そこで鮎業者は、地域で信頼の厚い老舗醤油屋合名会社まるはらの原正幸さん(66歳)を頼った。しかし、原さんは頭抱えた。魚から作った醤油、魚醤の代表的なものでいえばタイのナンプラーやベトナムのニョクマムなどがあげられる。濃厚なうまみが特徴で、エスニック料理には欠かせない存在であるが、日本ではその独特の香りが苦手という人も多く、需要が見込めなかったのだ。しかし、研究を重ね生まれた、鮎魚醤にはその独特の臭みがなく、さらに素材のうまみを引き出す特性がある。この特性のため世界中のシェフの心をつかんでいった。ついには、3つ星レストランでも愛用されるまでにいたった。その魅力の秘密に迫る。
<取材先データ>
合名会社まるはら
住所:〒877-0047 大分県日田市中本町5-4
Tel:0973-23-4145
Fax:0973-23-8859
その他の情報 http://www.soysauce.co.jp/

取材後記

今回、大分県日田市の「鮎魚醤」をテーマに取り上げさせていただきました。濃厚なうま味をもつが、独特の香りのため日本では広く浸透していない魚醤。合名会社まるはらの原さんは、そのうま味をそのままに、従来の香りとは一風変わった香りをもたせた、鮎魚醤を開発したのです。この鮎魚醤は、その味と香りが認められ世界の3つ星レストランでも使われるようになっています。

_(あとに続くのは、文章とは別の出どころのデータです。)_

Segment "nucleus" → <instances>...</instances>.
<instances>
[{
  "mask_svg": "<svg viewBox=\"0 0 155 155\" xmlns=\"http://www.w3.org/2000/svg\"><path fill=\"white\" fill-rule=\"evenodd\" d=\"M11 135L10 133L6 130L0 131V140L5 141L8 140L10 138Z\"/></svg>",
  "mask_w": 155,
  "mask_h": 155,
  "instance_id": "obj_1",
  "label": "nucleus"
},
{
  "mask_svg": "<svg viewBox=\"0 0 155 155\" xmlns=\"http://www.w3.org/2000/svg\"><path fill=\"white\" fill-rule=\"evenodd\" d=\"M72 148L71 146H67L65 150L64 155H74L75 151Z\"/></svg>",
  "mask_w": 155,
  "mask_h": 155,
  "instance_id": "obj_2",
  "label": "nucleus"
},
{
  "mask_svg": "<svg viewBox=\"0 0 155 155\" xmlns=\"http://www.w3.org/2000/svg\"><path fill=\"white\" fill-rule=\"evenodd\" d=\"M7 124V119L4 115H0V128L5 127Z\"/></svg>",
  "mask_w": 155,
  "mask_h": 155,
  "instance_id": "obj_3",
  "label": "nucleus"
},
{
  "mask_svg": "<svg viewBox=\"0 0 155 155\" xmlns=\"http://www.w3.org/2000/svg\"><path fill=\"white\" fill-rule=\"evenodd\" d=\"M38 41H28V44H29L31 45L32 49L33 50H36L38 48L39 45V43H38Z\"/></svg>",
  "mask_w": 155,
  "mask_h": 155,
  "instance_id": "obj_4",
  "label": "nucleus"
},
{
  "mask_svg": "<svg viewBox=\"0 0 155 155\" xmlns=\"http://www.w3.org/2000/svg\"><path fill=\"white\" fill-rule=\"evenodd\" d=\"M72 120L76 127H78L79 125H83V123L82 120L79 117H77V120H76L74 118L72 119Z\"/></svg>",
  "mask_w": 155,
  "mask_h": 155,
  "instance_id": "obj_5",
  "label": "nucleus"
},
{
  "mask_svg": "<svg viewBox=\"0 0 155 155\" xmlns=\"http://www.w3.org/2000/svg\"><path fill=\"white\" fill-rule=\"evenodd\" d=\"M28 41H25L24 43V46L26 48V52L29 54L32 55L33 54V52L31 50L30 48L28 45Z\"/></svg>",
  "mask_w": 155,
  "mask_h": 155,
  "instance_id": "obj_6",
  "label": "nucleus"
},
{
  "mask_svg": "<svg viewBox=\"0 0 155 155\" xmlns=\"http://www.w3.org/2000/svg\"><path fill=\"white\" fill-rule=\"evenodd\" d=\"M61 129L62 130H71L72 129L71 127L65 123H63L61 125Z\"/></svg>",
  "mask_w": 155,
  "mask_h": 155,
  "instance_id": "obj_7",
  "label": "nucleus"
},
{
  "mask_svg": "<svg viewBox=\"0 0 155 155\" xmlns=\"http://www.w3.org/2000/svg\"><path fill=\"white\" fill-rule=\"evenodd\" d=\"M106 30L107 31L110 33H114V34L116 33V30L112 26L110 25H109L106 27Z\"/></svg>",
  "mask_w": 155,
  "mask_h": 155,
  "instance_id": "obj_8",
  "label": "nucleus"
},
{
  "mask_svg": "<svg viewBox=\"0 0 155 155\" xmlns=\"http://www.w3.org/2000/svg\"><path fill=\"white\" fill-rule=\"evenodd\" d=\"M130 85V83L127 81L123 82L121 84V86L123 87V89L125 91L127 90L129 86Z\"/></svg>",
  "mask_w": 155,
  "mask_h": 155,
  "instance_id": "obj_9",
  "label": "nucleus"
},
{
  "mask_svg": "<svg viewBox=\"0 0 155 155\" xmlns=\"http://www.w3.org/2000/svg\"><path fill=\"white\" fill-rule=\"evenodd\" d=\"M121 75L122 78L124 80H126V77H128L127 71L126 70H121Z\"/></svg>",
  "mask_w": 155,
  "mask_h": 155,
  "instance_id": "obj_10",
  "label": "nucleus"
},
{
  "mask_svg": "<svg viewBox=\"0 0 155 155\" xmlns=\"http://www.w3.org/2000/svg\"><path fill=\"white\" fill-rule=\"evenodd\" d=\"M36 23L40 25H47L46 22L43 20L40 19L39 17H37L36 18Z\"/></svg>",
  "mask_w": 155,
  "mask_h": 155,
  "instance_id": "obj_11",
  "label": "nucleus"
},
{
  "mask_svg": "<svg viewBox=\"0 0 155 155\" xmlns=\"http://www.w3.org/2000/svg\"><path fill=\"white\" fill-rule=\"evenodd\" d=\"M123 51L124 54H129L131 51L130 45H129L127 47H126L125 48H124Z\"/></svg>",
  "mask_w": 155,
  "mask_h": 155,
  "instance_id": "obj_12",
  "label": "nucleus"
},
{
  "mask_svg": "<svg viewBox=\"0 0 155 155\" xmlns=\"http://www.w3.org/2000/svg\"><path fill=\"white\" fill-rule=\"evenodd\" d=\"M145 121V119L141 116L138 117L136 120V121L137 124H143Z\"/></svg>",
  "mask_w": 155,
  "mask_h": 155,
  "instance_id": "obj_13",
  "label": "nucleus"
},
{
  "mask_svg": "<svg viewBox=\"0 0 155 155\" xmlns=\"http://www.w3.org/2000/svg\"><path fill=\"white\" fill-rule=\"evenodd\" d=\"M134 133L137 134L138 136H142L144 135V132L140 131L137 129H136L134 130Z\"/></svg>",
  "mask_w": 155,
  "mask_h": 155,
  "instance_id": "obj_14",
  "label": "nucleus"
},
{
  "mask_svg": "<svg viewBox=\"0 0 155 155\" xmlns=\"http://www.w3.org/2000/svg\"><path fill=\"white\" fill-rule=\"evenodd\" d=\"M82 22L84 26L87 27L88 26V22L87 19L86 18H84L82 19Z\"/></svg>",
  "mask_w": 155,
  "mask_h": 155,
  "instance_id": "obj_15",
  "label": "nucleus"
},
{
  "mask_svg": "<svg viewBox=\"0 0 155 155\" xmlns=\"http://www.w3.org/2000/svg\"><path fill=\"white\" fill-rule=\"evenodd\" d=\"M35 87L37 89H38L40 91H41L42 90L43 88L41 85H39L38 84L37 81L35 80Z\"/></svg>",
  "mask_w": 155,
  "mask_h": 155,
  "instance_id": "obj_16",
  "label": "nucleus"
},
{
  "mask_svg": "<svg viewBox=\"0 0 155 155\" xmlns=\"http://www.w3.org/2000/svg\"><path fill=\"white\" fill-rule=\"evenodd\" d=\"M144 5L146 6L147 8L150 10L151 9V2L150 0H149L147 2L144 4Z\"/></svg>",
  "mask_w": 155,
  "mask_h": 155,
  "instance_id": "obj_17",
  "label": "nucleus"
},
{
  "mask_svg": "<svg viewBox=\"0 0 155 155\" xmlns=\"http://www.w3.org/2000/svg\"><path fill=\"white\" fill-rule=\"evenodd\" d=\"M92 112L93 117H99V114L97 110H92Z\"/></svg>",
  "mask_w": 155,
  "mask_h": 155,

この、作るきっかけとなったのは地域の養殖場が規格外となった鮎を醤油にできないかと原さんに持ちかけたことでした。現在は鮎魚醤の開発、そして販路の拡大により、規格外品の鮎だけでは足りなくなっています。鮎魚醤で地域の企業にも貢献しているのだな、と感心しました。
鮎魚醤の良さを一流のシェフの方に聞くと、味と香りに加え、他の食材の臭みを消す消臭効果もあげられました。肉や魚の臭みを消し、そのうま味を引き立たせるということです。素材を活かす点で、フレンチやイタリアンでも使われ、ある意味全く新しい醤油として使われているのです。

また、原さんはフランスのシェフの頼みで鮎魚醤をペーストにしたものも作成していました。鮎魚醤の特性があるからできたという面も大きいのですが、一番は原さんだからできたということだと思います。いろんな人に頼られ、すべてを受け入れる様な器の大きさと、それを実行するために自身が動き、人に働きかける行動力。そんな原さんだから素晴らしい商品を次々に生み出しているのだと思います。
今回の取材で、水郷日田の伝統と革新を持った一面に触れられ、大変貴重な体験になりました。